All of a sudden I realised I was halfway around the world in the depths of rural Zambia and very much the ‘different’ one. So it was me who had to do the adapting. Starting with children I gradually became part of the community.
I played games of chase on the path up to the main road and making them smile and laugh the children got to feel more at ease and then the touching started. It started with little taps on my arm, just to check out how I felt and gradually into holding my hand. Well, once one of the children was brave enough to do that they all did but I only had two hands so we compromised and they had a finger each so 10 children at a time could hold my hand. Hectic but amazing at the same time. Once I felt something wet on my elbow, that was a little girl licking me, well obviously I must taste different!
‘Musungu, Musungu!’ was chanted everywhere I went and great excitement of not only a newcomer to the village but possibly one that had been dropped from another planet.
English is the second language here and children who do go to school learn at relativity early age but even the tiny tots have learnt the mantra of ‘hello, how are you?’ ‘I’m fine, how are you?’ I would reply, ‘I’m fine, how are you?’ they would reply and this then could go on for a very long time until one of us got bored!
In time I had the honour for the Muzungu calling to stop and exchanged for my name so as soon as I stepped out of the door ‘Lisa, Lisa, Lisa’ could be heard when this happened I knew I had been accepted by most in the community.
I am proud to say quite a large number of dogs, cats and in the later years children were named Lisa.

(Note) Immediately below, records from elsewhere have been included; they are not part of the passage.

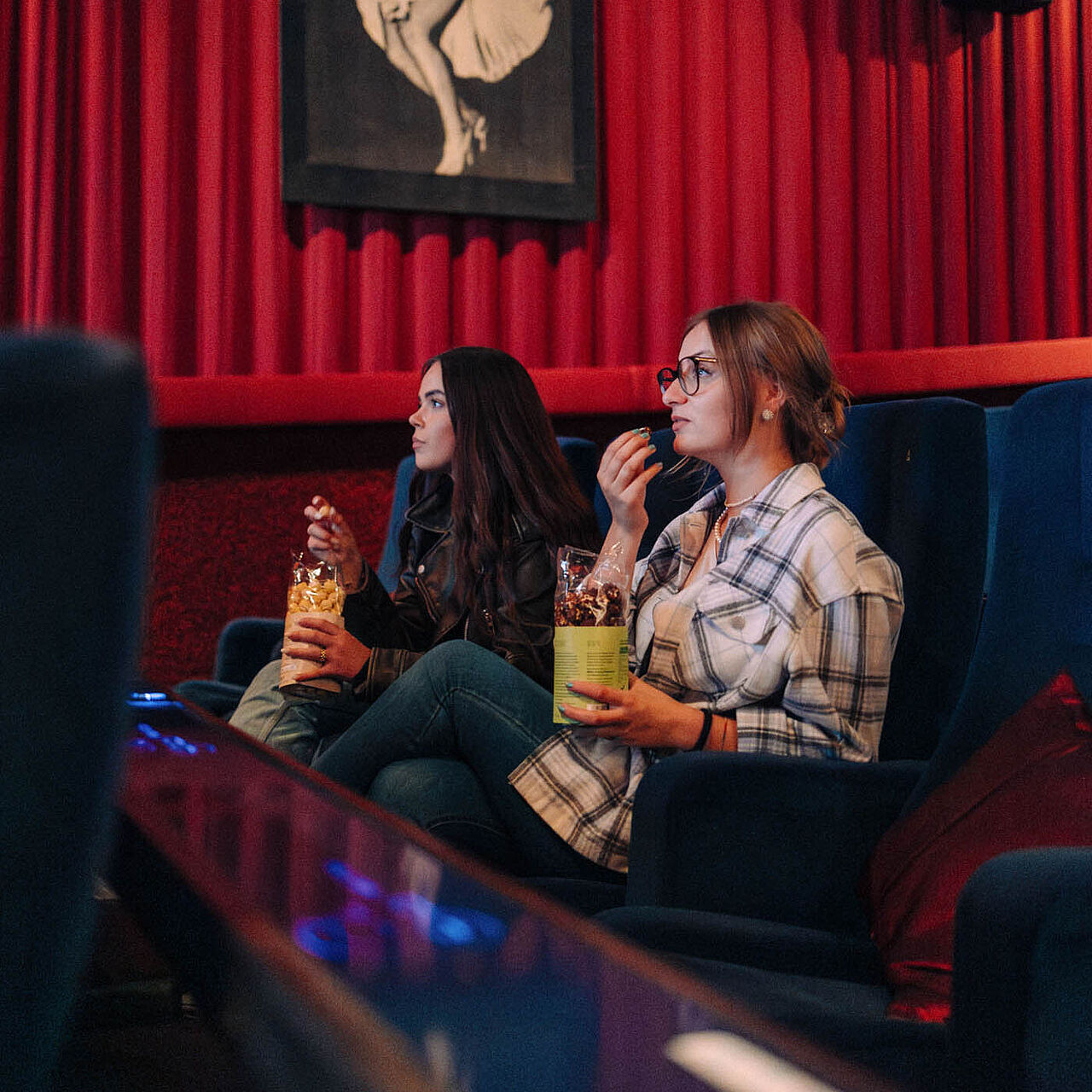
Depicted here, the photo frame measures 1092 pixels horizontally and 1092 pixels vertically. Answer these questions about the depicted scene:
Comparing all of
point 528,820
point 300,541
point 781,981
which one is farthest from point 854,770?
point 300,541

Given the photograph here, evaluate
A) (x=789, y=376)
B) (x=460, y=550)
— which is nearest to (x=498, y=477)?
(x=460, y=550)

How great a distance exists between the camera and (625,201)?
3.61 m

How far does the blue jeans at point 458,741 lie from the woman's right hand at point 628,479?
311mm

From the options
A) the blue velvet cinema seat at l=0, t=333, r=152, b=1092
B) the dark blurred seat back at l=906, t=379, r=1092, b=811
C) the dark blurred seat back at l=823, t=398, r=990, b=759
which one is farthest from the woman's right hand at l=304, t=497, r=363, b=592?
the blue velvet cinema seat at l=0, t=333, r=152, b=1092

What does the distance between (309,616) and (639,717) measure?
0.53 m

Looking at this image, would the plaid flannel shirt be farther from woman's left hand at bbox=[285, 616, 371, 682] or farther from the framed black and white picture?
the framed black and white picture

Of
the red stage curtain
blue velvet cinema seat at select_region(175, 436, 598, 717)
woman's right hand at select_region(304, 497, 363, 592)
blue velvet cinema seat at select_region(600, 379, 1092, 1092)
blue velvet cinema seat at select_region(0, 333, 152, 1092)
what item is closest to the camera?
blue velvet cinema seat at select_region(0, 333, 152, 1092)

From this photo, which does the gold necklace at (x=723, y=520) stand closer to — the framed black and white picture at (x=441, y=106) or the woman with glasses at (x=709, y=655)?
the woman with glasses at (x=709, y=655)

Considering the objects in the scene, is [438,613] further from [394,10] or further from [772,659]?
[394,10]

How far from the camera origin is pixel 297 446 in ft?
8.82

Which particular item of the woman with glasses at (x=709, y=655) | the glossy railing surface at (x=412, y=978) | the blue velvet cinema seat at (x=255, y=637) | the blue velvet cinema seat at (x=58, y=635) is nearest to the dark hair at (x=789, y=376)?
the woman with glasses at (x=709, y=655)

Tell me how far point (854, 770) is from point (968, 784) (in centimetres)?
15

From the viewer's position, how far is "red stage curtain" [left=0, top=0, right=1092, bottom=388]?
3.12m

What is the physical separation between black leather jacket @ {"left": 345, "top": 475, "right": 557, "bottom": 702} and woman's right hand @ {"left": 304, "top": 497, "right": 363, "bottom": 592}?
0.03 m
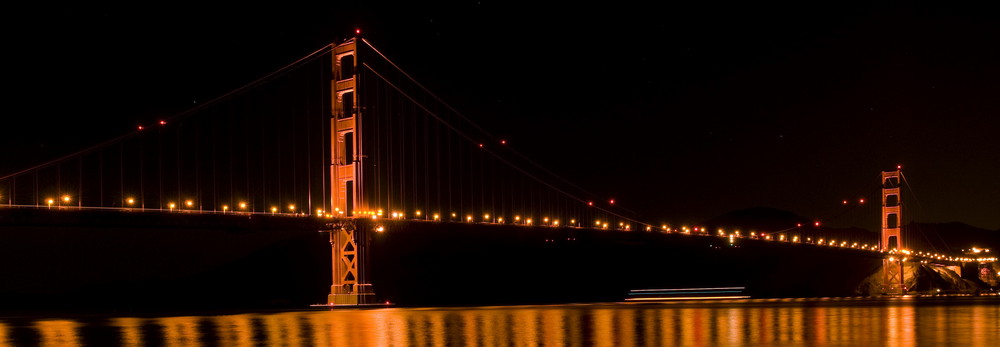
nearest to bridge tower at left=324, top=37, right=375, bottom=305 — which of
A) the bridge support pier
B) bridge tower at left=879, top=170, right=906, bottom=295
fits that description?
the bridge support pier

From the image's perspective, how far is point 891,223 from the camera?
107 m

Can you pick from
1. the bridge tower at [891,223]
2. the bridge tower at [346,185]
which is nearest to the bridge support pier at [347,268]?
the bridge tower at [346,185]

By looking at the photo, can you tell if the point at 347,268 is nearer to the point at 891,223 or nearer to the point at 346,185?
the point at 346,185

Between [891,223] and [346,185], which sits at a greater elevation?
[346,185]

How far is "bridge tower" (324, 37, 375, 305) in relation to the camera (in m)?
41.8

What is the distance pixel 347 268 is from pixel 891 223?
7712 centimetres

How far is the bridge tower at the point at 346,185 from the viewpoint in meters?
41.8

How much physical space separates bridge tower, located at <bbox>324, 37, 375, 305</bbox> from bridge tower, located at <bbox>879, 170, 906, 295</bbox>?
65.5m

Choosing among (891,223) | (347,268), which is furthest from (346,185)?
(891,223)

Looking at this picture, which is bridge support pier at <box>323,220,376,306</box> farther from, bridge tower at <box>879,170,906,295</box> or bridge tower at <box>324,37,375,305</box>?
bridge tower at <box>879,170,906,295</box>

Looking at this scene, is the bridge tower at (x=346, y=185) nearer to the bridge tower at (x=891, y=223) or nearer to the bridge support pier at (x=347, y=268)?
the bridge support pier at (x=347, y=268)

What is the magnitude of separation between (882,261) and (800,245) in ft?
73.7

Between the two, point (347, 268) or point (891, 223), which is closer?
point (347, 268)

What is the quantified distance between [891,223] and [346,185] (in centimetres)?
7744
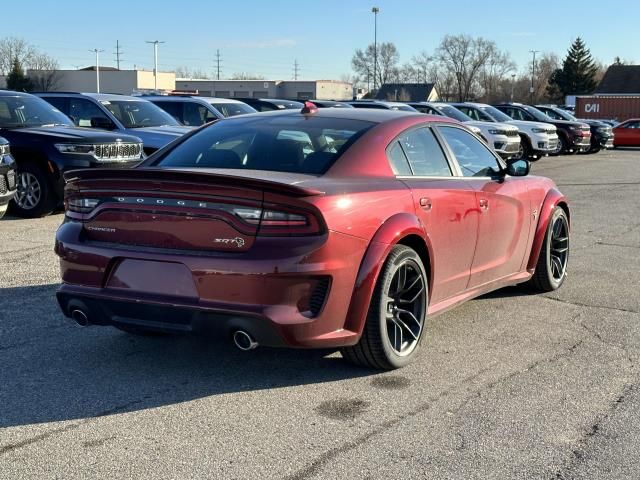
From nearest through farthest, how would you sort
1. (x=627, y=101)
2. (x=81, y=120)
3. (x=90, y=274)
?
(x=90, y=274) < (x=81, y=120) < (x=627, y=101)

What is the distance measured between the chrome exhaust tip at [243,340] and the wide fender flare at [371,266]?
1.76ft

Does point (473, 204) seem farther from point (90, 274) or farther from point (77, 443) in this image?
point (77, 443)

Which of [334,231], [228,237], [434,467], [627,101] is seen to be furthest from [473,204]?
→ [627,101]

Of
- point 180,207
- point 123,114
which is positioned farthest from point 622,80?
point 180,207

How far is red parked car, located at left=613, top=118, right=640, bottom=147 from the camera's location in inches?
1428

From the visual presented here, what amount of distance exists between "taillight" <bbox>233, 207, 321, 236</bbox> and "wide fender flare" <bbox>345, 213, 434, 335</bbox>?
1.37 ft

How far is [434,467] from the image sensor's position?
3508 mm

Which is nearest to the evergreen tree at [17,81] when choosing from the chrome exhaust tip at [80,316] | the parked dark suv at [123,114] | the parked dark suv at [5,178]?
the parked dark suv at [123,114]

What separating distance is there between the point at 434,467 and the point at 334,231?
4.29 feet

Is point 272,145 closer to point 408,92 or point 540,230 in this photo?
point 540,230

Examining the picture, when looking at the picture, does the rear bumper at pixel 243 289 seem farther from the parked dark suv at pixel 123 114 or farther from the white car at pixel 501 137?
the white car at pixel 501 137

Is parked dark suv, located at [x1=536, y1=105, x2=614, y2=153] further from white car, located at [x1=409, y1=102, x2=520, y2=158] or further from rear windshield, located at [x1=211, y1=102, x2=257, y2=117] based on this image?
rear windshield, located at [x1=211, y1=102, x2=257, y2=117]

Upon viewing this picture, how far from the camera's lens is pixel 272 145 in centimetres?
502

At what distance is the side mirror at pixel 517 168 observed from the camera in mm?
6277
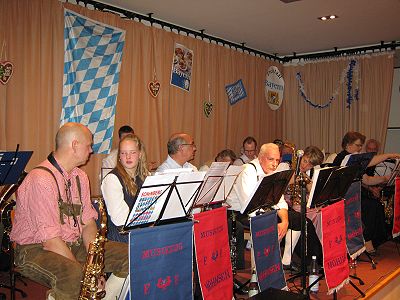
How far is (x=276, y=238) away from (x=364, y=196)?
292 centimetres

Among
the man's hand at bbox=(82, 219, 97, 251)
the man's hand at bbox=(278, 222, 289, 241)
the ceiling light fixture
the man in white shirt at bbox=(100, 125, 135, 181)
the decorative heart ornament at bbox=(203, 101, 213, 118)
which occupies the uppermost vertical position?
the ceiling light fixture

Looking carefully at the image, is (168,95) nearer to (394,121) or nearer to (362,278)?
(362,278)

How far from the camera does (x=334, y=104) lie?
9258mm

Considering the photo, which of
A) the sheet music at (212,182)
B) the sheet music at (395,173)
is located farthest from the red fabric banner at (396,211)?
the sheet music at (212,182)

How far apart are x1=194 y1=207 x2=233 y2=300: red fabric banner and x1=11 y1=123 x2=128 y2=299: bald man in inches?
23.5

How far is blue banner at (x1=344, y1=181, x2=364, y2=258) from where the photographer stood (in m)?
4.69

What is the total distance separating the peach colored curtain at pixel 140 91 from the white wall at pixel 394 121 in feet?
7.77

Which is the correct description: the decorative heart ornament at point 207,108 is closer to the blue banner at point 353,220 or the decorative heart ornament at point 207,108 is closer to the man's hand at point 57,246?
the blue banner at point 353,220

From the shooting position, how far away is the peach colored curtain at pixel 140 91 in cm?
518

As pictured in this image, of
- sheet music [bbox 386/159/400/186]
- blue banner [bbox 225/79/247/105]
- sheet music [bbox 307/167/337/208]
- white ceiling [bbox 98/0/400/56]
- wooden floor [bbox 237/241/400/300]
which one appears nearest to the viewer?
sheet music [bbox 307/167/337/208]

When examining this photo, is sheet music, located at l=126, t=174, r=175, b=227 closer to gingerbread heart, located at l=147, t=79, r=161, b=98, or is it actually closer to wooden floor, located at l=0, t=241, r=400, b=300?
wooden floor, located at l=0, t=241, r=400, b=300

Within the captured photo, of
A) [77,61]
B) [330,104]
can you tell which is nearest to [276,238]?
[77,61]

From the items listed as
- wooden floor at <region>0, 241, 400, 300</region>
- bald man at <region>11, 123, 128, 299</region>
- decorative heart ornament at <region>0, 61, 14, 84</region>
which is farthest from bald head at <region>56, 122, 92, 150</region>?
decorative heart ornament at <region>0, 61, 14, 84</region>

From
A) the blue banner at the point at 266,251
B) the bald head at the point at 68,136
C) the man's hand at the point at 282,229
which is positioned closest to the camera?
the bald head at the point at 68,136
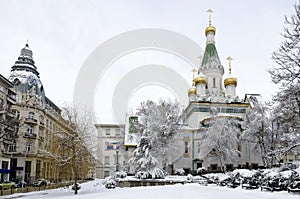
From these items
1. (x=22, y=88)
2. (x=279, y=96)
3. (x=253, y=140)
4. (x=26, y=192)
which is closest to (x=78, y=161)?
(x=26, y=192)

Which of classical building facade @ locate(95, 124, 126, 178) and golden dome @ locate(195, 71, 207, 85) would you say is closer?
golden dome @ locate(195, 71, 207, 85)

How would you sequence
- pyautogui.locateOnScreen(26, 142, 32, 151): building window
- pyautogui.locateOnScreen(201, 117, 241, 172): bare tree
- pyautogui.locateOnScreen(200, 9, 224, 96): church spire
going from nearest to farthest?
pyautogui.locateOnScreen(201, 117, 241, 172): bare tree, pyautogui.locateOnScreen(26, 142, 32, 151): building window, pyautogui.locateOnScreen(200, 9, 224, 96): church spire

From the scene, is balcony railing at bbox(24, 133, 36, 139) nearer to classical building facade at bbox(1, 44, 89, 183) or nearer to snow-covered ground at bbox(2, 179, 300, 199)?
classical building facade at bbox(1, 44, 89, 183)

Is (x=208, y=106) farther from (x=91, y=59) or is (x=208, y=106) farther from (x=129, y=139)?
(x=91, y=59)

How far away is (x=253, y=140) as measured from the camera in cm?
3966

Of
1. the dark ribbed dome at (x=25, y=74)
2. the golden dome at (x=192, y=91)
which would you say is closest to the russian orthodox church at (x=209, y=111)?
the golden dome at (x=192, y=91)

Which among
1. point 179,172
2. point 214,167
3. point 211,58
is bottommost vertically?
point 179,172

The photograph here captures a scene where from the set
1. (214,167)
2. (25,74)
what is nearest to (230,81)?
(214,167)

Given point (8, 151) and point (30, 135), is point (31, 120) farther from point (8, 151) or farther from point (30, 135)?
point (8, 151)

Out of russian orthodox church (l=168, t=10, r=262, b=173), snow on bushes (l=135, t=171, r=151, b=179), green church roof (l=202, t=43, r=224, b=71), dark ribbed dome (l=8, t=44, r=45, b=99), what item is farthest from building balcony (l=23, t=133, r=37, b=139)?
green church roof (l=202, t=43, r=224, b=71)

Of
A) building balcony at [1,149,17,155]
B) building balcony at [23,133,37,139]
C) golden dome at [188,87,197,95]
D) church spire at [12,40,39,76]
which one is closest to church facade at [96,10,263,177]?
golden dome at [188,87,197,95]

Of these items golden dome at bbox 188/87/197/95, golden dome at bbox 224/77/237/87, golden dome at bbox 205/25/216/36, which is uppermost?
golden dome at bbox 205/25/216/36

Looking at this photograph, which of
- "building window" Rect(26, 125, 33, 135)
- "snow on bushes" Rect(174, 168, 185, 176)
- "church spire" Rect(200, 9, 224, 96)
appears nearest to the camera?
"snow on bushes" Rect(174, 168, 185, 176)

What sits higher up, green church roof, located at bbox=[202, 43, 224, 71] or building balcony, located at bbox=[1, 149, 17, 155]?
green church roof, located at bbox=[202, 43, 224, 71]
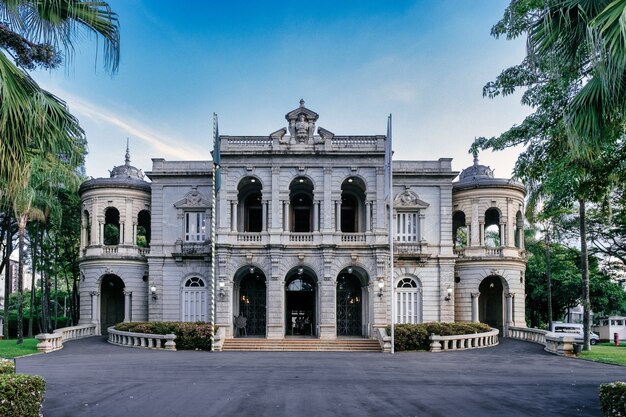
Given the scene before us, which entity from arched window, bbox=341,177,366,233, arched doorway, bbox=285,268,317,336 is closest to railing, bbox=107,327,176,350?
arched doorway, bbox=285,268,317,336

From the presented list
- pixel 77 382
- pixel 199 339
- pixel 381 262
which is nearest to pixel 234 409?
pixel 77 382

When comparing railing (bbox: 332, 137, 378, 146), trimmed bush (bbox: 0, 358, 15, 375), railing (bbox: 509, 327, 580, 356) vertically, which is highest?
railing (bbox: 332, 137, 378, 146)

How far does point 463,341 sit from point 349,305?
784 cm

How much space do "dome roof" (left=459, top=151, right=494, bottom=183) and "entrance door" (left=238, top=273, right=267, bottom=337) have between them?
48.1 ft

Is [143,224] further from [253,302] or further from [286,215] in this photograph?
[286,215]

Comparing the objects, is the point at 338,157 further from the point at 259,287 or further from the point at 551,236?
the point at 551,236

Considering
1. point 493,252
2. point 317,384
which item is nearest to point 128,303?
point 317,384

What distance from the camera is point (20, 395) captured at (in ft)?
31.4

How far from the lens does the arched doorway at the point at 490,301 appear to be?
3903cm

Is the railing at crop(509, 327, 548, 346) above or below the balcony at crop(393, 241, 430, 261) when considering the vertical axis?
below

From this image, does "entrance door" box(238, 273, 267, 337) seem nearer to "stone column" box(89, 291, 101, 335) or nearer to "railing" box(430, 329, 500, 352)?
"stone column" box(89, 291, 101, 335)

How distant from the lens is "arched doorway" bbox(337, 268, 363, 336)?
34.6 metres

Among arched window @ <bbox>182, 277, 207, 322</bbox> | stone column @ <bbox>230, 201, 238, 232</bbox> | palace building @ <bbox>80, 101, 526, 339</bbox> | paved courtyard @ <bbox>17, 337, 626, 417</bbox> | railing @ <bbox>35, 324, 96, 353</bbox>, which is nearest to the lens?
paved courtyard @ <bbox>17, 337, 626, 417</bbox>

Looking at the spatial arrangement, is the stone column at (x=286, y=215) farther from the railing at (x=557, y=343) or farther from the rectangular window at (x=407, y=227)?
the railing at (x=557, y=343)
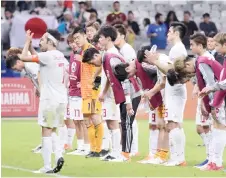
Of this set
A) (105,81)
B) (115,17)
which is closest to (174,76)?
(105,81)

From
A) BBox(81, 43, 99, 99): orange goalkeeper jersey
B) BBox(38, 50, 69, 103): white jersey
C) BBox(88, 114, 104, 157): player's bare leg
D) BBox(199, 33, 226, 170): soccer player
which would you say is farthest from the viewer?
BBox(81, 43, 99, 99): orange goalkeeper jersey

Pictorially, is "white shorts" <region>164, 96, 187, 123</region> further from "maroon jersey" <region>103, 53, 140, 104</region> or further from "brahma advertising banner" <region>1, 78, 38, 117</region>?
"brahma advertising banner" <region>1, 78, 38, 117</region>

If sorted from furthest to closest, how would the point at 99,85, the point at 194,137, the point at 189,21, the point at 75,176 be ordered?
the point at 189,21
the point at 194,137
the point at 99,85
the point at 75,176

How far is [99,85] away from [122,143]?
1570 millimetres

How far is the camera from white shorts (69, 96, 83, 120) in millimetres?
17406

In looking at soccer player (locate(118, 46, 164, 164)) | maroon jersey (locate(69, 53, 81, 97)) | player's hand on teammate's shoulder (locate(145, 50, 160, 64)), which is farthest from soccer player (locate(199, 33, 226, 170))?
maroon jersey (locate(69, 53, 81, 97))

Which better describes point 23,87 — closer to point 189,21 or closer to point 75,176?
point 189,21

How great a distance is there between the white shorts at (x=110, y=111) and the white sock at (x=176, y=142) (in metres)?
1.37

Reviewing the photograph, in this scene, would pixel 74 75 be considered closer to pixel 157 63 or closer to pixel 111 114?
pixel 111 114

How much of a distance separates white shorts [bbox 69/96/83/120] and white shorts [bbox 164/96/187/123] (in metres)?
2.82

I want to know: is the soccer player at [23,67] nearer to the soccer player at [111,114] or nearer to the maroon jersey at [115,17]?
the soccer player at [111,114]

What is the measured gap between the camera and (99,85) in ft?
54.7

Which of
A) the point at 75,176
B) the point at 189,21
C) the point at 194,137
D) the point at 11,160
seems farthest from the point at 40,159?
the point at 189,21

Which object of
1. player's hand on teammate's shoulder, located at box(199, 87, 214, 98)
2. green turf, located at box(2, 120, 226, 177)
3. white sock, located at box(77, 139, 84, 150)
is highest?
player's hand on teammate's shoulder, located at box(199, 87, 214, 98)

One of my Teacher friends told me one day he was in his bedroom and he could hear his little girl playing with her new puppy. ‘Come on Lisa, we are going to go outside and get breakfast, Lisa, sit done, don’t be naughty’ He loved the thought of it being me his daughter was trying to get to sit down not the puppy!
It got to the stage where the children started to generalise white people and if they saw another white female its was ‘look! it’s a Lisa’
Reflecting back now I think these initial experiences are some of my favourite and even after 8 years I can remember my first days as if they were yesterday.